On the north side of the building, three Kohler diesel-fired generators, each capable of delivering 1,750 kilowatts of operational juice, are on standby for emergency power. Two of the massive units can provide enough electricity for the entire building. The third is merely a backup for the backups.
Analytically, Gleason views the building as “an appropriate response to the preference of modern workers,” for the new generation of Bank OZK staffers. “We built this building with a much more modern workforce in mind,” he said.
Creatively, the project opened the door for Gleason to immerse himself in a sea of details to produce a showcase of substance and style.
Though downplaying the depth of his involvement, his role in the headquarters project is considerable.
“It would’ve been a lot more enjoyable to wade into the details than some of my other duties, but it’s job first,” he said.
Gleason is a big-picture guy also known to delve with relish into the jot or tittle of things like construction projects to scratch his detail-oriented itch.
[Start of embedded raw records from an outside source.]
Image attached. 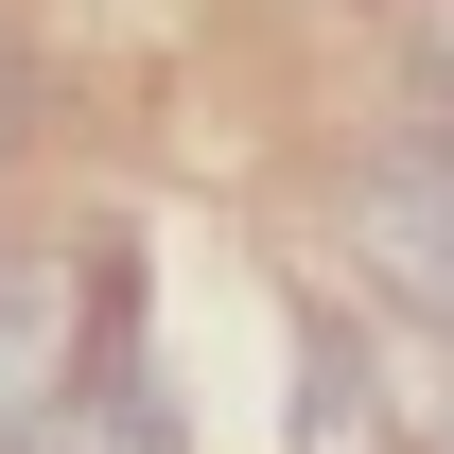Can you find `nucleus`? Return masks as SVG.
<instances>
[{
	"label": "nucleus",
	"instance_id": "obj_3",
	"mask_svg": "<svg viewBox=\"0 0 454 454\" xmlns=\"http://www.w3.org/2000/svg\"><path fill=\"white\" fill-rule=\"evenodd\" d=\"M297 454H385V402H367L349 315H315V333H297Z\"/></svg>",
	"mask_w": 454,
	"mask_h": 454
},
{
	"label": "nucleus",
	"instance_id": "obj_1",
	"mask_svg": "<svg viewBox=\"0 0 454 454\" xmlns=\"http://www.w3.org/2000/svg\"><path fill=\"white\" fill-rule=\"evenodd\" d=\"M333 227H349V262H367L402 315H437V333H454V122H437V106L402 122V140H367V158H349Z\"/></svg>",
	"mask_w": 454,
	"mask_h": 454
},
{
	"label": "nucleus",
	"instance_id": "obj_5",
	"mask_svg": "<svg viewBox=\"0 0 454 454\" xmlns=\"http://www.w3.org/2000/svg\"><path fill=\"white\" fill-rule=\"evenodd\" d=\"M419 106L454 122V0H437V35H419Z\"/></svg>",
	"mask_w": 454,
	"mask_h": 454
},
{
	"label": "nucleus",
	"instance_id": "obj_4",
	"mask_svg": "<svg viewBox=\"0 0 454 454\" xmlns=\"http://www.w3.org/2000/svg\"><path fill=\"white\" fill-rule=\"evenodd\" d=\"M70 454H158V402H140V367H106V385H88V419H70Z\"/></svg>",
	"mask_w": 454,
	"mask_h": 454
},
{
	"label": "nucleus",
	"instance_id": "obj_2",
	"mask_svg": "<svg viewBox=\"0 0 454 454\" xmlns=\"http://www.w3.org/2000/svg\"><path fill=\"white\" fill-rule=\"evenodd\" d=\"M70 437V315L35 262H0V454H53Z\"/></svg>",
	"mask_w": 454,
	"mask_h": 454
}]
</instances>
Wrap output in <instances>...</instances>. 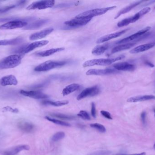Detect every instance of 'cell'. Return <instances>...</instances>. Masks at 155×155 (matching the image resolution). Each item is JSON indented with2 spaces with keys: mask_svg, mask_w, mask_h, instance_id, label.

During the past 20 years, Gleason has spent more than casual time planning and developing his grand west Little Rock home, a project sandwiched between the company’s current 92,616-SF headquarters and its soon-to-be new address.
Gleason notes that he’s getting too old for another move, residential or corporate, indicating the headquarters could be the last of his big building projects. Behind this perspective, he admits to other considerations beyond age.
“My wife has threatened me with harm if she sees me talking to an architect,” Gleason quipped.